EXTRACTED DATA >>
──────

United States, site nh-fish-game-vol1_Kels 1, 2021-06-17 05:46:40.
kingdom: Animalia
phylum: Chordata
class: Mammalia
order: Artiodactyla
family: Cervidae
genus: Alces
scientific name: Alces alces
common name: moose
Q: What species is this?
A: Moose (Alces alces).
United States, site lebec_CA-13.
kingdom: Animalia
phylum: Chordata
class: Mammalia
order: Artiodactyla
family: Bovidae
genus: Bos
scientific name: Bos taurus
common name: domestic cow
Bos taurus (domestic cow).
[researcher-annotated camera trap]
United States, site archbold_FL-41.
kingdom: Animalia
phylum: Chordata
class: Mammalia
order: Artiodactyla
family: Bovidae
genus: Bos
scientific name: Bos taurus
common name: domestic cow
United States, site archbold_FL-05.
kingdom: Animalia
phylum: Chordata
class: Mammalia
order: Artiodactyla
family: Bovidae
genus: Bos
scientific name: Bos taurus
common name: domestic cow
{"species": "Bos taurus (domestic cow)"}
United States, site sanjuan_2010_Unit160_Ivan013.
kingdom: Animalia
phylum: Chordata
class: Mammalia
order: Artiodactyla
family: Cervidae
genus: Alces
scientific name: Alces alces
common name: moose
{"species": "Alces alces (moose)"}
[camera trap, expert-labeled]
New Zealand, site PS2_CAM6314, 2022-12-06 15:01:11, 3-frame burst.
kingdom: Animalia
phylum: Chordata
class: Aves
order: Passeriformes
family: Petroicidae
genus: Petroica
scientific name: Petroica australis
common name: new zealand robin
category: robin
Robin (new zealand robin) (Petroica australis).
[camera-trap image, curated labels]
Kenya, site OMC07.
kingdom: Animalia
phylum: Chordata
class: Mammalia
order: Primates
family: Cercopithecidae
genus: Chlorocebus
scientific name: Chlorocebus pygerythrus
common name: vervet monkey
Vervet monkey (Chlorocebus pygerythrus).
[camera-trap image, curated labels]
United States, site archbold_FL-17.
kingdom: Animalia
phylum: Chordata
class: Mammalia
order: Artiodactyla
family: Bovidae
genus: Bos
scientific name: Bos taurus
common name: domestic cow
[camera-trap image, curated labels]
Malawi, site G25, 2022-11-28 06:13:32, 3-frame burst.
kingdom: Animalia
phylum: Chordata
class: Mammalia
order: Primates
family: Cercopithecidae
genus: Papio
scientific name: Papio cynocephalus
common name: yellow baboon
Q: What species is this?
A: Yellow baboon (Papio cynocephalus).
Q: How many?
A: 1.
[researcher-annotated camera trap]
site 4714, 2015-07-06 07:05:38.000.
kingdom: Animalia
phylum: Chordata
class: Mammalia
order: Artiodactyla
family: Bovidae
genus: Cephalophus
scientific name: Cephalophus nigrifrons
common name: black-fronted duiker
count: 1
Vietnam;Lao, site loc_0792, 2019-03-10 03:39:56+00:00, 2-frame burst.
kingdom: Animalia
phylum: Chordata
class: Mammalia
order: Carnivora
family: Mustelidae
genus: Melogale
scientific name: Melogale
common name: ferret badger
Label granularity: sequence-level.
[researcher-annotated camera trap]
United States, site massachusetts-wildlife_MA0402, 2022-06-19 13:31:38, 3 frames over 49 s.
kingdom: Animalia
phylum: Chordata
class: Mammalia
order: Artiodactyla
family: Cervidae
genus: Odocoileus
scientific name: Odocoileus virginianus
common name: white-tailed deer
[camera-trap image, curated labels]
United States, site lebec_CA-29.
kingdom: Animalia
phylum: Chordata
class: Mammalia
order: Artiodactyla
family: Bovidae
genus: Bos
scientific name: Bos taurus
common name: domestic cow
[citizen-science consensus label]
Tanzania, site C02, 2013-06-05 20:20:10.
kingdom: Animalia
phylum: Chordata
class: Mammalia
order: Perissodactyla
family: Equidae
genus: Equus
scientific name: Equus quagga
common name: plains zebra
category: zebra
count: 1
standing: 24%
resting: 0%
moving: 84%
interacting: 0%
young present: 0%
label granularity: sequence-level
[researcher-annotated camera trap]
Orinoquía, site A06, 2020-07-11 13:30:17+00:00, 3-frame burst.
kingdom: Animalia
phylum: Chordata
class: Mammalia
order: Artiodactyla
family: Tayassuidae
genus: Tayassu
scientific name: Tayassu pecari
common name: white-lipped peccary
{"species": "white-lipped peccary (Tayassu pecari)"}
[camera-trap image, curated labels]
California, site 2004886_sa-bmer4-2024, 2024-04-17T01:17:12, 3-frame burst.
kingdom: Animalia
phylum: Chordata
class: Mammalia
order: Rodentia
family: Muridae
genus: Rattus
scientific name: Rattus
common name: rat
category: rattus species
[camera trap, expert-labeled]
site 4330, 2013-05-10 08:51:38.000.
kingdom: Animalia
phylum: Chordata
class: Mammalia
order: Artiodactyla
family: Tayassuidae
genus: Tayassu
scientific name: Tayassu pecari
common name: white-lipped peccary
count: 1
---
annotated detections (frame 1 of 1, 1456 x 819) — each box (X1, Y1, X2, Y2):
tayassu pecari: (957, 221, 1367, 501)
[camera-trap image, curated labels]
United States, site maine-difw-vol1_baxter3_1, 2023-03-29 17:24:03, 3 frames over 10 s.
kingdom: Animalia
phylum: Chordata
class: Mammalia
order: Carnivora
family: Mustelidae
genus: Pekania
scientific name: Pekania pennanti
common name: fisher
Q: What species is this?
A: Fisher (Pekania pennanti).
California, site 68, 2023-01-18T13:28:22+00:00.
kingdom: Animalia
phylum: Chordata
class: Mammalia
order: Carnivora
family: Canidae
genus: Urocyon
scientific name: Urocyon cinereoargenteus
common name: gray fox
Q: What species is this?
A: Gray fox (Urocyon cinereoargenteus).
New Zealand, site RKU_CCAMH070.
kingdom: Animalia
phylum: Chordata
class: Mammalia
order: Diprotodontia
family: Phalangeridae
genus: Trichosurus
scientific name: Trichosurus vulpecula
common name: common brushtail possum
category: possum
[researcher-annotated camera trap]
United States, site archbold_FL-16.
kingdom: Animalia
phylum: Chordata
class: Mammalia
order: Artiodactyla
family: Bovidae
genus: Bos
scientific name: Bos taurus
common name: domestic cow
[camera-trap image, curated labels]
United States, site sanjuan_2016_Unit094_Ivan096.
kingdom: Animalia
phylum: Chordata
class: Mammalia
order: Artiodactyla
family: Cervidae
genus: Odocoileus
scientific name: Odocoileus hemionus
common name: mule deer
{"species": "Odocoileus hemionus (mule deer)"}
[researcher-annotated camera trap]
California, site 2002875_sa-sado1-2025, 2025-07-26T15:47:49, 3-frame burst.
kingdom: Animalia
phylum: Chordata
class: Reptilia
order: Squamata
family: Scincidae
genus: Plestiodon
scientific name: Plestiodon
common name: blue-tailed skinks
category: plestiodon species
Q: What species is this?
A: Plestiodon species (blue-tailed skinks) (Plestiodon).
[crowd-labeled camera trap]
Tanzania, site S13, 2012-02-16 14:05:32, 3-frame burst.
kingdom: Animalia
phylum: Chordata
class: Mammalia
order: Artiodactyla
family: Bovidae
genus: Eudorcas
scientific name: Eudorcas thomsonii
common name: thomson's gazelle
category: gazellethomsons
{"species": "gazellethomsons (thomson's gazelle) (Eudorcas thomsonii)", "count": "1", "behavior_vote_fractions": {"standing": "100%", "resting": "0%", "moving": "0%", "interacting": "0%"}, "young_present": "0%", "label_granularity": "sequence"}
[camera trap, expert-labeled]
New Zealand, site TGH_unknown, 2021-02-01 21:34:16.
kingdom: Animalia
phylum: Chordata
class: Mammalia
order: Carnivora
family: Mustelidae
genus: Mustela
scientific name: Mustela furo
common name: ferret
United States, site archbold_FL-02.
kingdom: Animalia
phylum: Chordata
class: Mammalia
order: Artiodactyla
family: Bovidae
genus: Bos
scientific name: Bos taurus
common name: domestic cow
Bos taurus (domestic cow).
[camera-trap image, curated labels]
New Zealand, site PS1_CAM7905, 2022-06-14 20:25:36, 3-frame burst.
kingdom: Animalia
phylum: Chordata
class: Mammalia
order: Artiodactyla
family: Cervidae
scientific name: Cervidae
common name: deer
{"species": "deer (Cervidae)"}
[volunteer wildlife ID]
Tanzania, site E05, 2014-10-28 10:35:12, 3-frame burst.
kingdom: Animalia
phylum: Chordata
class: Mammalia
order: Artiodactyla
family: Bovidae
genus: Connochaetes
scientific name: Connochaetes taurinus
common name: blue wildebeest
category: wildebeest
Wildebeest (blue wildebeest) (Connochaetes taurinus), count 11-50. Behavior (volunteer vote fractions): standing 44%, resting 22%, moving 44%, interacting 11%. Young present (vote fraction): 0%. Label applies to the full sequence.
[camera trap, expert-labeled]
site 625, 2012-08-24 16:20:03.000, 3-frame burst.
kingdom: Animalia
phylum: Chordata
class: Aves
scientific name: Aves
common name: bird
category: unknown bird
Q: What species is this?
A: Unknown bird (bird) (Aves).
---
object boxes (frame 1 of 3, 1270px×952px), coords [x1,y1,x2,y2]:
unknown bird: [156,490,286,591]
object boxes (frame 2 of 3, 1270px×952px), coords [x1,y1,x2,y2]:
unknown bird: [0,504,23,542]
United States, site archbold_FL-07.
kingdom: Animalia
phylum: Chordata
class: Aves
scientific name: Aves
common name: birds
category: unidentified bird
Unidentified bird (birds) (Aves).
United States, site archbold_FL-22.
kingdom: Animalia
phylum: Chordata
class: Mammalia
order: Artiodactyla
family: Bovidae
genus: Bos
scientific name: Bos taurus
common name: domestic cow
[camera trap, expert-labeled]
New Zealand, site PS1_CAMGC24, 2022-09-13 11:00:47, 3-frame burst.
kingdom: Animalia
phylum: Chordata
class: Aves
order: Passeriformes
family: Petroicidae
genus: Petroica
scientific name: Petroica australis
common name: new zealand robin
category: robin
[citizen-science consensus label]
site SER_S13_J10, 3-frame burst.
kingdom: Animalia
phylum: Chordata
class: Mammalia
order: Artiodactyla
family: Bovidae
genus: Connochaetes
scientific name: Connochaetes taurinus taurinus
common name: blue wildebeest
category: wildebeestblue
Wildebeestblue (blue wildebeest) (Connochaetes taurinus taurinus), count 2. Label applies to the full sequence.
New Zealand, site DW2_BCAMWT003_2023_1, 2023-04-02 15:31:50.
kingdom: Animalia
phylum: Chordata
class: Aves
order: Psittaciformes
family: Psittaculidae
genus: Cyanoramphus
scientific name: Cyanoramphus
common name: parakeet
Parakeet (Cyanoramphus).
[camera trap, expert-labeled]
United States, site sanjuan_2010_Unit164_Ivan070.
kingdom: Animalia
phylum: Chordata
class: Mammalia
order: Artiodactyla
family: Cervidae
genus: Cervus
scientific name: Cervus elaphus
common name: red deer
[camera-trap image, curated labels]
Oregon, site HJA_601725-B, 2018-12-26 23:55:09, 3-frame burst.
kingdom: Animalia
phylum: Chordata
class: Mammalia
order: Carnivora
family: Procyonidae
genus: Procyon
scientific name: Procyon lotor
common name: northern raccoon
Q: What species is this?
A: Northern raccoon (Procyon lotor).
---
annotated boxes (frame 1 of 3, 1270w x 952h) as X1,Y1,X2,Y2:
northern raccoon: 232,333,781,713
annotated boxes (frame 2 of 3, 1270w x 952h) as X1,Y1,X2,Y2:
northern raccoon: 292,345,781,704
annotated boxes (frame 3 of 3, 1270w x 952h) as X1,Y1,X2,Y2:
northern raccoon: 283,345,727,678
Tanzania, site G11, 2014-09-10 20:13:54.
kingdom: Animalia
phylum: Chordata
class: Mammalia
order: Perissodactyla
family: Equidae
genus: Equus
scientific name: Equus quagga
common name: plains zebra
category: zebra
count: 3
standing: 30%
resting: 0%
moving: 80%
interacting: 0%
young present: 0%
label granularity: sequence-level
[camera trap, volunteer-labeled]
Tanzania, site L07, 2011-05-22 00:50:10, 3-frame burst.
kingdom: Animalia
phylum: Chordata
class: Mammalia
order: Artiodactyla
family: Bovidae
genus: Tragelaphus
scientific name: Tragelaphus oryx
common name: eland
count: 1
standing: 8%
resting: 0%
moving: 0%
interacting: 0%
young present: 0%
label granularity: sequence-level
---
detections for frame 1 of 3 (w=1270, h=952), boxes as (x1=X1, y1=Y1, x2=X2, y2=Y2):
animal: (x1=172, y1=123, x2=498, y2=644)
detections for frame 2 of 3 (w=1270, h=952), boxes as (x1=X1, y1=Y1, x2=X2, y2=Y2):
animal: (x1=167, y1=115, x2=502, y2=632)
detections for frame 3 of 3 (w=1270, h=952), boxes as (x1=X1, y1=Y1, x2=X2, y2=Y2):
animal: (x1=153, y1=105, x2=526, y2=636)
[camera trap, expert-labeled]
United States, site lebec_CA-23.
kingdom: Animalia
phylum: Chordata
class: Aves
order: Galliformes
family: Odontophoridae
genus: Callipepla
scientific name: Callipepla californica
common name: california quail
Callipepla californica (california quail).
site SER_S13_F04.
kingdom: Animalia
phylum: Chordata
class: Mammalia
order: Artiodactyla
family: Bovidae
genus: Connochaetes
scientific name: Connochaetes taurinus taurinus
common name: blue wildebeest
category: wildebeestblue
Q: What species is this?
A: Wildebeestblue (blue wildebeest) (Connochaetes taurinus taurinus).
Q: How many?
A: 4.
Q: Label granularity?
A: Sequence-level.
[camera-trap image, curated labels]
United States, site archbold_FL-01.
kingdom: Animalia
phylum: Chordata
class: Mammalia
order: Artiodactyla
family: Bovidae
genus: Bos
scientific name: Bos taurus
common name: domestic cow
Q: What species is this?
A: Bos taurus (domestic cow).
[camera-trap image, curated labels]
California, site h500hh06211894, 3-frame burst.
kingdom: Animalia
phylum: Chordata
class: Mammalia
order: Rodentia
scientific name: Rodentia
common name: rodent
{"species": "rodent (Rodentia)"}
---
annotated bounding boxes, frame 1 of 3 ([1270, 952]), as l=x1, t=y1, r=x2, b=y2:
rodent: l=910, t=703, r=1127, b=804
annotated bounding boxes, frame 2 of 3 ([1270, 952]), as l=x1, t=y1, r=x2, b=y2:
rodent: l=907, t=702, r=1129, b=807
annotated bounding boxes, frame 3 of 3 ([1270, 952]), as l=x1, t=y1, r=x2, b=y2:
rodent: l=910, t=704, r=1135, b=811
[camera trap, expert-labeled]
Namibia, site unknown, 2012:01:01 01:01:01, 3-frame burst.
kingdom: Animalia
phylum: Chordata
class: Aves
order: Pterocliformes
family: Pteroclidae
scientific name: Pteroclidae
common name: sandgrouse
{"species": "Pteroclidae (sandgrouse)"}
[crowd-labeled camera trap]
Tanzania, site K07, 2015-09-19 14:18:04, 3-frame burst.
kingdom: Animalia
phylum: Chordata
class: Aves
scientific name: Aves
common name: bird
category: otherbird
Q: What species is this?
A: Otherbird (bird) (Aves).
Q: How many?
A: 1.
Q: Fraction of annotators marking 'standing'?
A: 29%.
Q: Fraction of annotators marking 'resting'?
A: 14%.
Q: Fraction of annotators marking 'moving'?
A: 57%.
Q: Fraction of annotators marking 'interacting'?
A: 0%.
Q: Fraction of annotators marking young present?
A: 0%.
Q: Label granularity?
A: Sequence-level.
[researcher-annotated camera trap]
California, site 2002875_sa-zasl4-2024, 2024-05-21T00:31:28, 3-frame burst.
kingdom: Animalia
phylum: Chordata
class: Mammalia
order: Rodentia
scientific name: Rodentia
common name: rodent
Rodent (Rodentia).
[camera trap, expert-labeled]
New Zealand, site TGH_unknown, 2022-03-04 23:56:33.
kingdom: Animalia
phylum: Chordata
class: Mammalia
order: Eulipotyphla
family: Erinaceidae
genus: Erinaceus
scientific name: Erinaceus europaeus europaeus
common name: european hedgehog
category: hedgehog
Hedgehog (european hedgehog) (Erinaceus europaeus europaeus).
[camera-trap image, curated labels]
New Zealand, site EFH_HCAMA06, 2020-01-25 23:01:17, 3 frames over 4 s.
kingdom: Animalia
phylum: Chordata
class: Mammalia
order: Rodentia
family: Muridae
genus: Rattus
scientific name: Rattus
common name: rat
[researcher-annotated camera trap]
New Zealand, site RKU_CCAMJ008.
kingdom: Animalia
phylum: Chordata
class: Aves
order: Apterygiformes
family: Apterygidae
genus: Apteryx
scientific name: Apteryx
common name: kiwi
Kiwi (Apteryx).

──────

GOAL OF THE EXERCISE >>
Start with the line above that contains "scientific name: Chlorocebus pygerythrus" and end with the line that contains "Malawi, site G25, 2022-11-28". Write out those lines exactly, and only those.

RESULT OF THIS TASK >>
scientific name: Chlorocebus pygerythrus
common name: vervet monkey
Vervet monkey (Chlorocebus pygerythrus).
[camera-trap image, curated labels]
United States, site archbold_FL-17.
kingdom: Animalia
phylum: Chordata
class: Mammalia
order: Artiodactyla
family: Bovidae
genus: Bos
scientific name: Bos taurus
common name: domestic cow
[camera-trap image, curated labels]
Malawi, site G25, 2022-11-28 06:13:32, 3-frame burst.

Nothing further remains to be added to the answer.